Dossier: Weeklacht van het stoomjacht Stad Middelburg
Het stoomjacht Stad Middelburg werd op 28 december 1852 te water gelaten op de scheepswerf van Fop Smit onder Nieuwlekkerland. Gebouwd voor de vaart tussen Middelburg en Rotterdam, kampte het schip op 5 juni 1853 opeens met machineproblemen. Passagiers en goederen werden toen overgezet op de stoomboot Stad Zierikzee.
Afgeluisterde Wee-klagt van het Nieuwe !! Snelvarende !! ijzeren!! Stoomjagt !!
Stad Middelburg
Verschrikk’lijk is het lot, dat mij toch is beschoren,
(zoo deed “Stad Middelburg” haar stemme gistren hooren)
’k geniet het leven pas , ’k ben in mijn prilste jeugd
en ach! ik lij slechts pijn, ’k heb smart in plaats van vreugd.

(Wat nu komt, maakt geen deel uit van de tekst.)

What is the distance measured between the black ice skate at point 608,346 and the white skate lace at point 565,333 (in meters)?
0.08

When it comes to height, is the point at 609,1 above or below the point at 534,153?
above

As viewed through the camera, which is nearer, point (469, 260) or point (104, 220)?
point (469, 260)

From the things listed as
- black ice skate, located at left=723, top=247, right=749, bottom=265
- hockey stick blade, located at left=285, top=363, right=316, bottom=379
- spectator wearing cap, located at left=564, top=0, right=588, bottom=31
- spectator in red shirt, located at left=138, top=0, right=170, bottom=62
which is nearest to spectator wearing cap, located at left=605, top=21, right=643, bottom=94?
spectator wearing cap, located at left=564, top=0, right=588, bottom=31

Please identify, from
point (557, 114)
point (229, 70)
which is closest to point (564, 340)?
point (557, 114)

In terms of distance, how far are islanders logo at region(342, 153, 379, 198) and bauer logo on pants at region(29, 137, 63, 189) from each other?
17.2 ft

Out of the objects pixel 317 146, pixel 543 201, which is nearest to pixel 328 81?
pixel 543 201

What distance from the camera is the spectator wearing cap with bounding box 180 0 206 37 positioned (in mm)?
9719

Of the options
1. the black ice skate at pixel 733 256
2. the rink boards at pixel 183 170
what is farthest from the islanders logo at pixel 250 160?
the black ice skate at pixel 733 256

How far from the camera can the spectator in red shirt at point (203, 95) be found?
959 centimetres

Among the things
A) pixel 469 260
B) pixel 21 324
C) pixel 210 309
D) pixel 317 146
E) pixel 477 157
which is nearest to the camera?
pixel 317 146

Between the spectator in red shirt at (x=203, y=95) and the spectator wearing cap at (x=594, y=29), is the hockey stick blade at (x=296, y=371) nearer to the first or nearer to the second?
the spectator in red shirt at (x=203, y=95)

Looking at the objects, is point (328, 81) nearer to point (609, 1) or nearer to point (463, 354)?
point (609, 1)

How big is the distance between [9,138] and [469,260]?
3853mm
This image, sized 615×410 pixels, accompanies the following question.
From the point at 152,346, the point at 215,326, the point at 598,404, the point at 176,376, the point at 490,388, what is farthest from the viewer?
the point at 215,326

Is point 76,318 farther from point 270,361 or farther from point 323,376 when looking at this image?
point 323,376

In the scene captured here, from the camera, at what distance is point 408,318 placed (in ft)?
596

’k heb ’t water in mijn borst, mijn vochten zijn ontstoken
en gist’ren heb ik nog mijn waterblaas(1) gebroken
ik heb de binnenkoorts, mijn gansche ligchaam zweet
En morgen, O! welk lot! word ik geopereerd (2)

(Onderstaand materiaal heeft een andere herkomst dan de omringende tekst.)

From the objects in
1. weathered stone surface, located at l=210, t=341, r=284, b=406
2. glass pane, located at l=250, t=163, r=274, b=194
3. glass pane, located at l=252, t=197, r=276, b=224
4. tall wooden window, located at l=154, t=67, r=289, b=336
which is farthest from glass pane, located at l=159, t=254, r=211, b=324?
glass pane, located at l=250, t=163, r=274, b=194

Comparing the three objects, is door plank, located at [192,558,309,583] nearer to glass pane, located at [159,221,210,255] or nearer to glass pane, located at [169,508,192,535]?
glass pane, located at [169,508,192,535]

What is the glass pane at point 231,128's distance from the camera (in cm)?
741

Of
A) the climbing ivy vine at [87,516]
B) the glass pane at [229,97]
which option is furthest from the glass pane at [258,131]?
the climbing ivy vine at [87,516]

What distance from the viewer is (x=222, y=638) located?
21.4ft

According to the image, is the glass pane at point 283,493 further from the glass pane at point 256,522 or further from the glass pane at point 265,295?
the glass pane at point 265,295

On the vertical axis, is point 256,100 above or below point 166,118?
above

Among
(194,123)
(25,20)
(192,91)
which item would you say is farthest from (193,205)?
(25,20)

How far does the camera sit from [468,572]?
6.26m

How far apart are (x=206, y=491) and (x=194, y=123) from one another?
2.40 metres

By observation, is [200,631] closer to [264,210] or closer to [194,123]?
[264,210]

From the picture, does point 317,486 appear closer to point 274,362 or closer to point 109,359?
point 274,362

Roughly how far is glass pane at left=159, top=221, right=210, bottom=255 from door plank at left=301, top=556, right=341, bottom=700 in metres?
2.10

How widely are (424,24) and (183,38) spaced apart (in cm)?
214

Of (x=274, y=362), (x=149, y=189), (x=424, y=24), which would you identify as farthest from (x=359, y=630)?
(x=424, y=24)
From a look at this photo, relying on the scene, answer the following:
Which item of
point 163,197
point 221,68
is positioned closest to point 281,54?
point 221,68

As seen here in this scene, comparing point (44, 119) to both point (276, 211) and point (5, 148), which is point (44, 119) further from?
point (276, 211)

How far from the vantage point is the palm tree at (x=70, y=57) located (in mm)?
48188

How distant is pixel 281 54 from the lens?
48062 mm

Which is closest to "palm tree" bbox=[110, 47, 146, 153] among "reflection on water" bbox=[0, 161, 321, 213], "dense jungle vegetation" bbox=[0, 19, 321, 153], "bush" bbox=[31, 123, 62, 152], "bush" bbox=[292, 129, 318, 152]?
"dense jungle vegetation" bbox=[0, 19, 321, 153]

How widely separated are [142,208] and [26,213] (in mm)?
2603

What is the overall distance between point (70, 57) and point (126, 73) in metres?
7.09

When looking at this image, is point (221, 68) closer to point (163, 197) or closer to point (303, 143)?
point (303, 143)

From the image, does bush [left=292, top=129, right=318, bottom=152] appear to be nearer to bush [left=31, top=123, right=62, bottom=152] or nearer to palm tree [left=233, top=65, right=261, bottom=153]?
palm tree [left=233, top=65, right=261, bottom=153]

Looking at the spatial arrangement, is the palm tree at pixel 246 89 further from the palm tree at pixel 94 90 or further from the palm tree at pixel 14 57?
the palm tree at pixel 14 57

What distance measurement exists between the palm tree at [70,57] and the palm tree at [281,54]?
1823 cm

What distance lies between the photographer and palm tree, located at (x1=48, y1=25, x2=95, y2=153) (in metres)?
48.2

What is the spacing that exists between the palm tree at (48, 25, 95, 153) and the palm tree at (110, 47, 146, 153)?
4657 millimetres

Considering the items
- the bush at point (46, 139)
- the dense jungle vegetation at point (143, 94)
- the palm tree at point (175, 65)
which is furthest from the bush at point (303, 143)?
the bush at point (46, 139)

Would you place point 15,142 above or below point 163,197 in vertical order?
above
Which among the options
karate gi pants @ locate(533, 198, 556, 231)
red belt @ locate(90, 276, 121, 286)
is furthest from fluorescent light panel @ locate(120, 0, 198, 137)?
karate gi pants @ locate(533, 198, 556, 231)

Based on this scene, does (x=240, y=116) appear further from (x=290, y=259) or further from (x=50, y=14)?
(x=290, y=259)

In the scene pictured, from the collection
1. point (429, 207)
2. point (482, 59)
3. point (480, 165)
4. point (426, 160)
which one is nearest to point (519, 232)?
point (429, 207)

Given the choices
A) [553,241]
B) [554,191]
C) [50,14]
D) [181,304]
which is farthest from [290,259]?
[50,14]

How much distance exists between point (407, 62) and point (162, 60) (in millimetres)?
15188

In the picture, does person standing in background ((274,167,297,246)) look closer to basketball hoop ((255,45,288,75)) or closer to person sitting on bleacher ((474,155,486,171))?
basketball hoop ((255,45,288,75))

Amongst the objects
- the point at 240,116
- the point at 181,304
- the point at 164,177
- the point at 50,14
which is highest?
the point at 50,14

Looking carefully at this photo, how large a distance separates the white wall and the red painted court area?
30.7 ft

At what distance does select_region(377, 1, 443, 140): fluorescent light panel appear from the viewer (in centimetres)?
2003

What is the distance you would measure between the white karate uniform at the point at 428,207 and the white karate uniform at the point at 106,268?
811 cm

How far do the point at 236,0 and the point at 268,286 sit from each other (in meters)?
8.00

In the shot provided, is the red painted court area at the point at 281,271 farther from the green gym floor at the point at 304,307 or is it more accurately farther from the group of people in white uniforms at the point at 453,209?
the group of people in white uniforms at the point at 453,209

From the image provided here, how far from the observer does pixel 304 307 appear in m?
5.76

Dan breekt men mij het lijf aan groote en kleine stukken
en ten gevolg hiervan, loop ik misschien op krukken
mijn gansche ligchaam wordt al meer en meer verzwakt
en mijne ééne zij is reeds geheel verzakt
en dat ’s mijn ligchaam, slechts maar dan die ziele plagen
doorvlijmen mij het hart, verkorten mijne dagen
Ja! gist’ren moest ik nog het droevig schouwspel zien
dat een bejaarde vrouw, haar bijstand mij kwam biên.

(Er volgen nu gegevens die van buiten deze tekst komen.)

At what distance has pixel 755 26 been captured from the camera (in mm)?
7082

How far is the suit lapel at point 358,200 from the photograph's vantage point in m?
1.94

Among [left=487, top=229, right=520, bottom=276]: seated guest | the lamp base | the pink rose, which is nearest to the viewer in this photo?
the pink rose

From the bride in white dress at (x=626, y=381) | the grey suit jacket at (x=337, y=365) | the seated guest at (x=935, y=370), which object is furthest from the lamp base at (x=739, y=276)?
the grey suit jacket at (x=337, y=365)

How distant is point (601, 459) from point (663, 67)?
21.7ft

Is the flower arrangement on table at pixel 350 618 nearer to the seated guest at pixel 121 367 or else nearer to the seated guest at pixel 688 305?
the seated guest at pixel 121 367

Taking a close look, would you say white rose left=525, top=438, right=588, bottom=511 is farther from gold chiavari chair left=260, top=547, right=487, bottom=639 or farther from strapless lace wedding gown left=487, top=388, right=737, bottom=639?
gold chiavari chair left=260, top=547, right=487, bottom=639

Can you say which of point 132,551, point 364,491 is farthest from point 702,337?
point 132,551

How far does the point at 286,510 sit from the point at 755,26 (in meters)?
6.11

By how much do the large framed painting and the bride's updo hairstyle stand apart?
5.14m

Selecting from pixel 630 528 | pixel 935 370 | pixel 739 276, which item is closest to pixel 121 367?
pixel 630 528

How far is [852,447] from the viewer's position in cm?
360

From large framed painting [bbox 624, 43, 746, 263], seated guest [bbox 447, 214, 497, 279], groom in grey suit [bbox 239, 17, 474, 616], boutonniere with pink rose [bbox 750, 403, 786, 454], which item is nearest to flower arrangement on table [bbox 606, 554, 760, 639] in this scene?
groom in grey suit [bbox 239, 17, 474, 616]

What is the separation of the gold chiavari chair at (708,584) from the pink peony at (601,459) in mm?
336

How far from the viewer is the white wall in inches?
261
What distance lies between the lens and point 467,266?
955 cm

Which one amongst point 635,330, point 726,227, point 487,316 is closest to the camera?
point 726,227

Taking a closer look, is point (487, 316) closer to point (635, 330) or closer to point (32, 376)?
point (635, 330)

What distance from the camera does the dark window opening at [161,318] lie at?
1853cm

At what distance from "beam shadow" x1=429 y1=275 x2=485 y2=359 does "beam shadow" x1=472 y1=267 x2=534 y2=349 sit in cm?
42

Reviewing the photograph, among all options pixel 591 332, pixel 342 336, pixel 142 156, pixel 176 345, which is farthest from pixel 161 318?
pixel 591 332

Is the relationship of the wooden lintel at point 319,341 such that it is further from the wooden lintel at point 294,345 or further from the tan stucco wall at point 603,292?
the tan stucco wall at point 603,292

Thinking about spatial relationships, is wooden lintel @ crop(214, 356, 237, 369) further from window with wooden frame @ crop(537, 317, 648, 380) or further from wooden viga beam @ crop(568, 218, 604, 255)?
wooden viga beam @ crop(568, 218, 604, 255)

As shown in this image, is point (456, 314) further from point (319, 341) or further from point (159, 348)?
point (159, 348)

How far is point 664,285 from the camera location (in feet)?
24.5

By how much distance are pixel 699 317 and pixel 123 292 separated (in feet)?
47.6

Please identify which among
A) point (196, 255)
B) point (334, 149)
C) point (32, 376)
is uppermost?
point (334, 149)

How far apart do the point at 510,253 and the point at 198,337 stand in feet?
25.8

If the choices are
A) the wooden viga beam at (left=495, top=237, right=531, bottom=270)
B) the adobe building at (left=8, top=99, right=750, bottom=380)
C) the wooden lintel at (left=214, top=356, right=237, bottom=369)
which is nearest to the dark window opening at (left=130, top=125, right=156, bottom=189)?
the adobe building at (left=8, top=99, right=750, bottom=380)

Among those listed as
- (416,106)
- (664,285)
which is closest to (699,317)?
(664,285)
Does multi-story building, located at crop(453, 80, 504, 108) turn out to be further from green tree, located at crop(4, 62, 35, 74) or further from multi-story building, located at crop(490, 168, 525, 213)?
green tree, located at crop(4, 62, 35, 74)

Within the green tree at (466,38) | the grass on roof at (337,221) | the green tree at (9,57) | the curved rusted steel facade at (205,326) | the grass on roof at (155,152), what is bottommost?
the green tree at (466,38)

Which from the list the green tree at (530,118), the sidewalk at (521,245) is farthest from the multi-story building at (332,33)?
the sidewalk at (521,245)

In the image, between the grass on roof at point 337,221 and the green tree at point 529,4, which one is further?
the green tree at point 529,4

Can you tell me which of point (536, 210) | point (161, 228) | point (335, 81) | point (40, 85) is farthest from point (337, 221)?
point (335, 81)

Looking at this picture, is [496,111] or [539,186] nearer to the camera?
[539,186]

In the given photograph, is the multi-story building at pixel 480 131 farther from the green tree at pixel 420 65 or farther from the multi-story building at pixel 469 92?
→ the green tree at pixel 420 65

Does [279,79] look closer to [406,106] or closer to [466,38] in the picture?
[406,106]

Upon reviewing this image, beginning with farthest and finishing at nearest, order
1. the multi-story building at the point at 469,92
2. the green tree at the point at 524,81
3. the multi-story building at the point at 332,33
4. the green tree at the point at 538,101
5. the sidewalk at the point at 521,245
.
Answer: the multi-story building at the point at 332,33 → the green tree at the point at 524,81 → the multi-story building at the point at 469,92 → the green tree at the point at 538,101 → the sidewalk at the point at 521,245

[1v] mijn Zierikzeesche zus, bezwaard met tal van jaren
heeft gistren in mijn plaats, nog in de buut gevaren
O! gruwel! in mijn plaats! ik die nog jeugdig ben
pas ‘t daglicht heb aanschouwd en naauw mijn zaken ken.
Ik moest op zulk een wijs met haar dan kennis maken!
Van diepe schaamt’ voel ik mijn aangezicht thans blaken
Ik zag haar henen gaan, gekleed in ’t blaauw en ’t zwart
Heel op haar Zondags O! wat ging mij dat aan ’t hart!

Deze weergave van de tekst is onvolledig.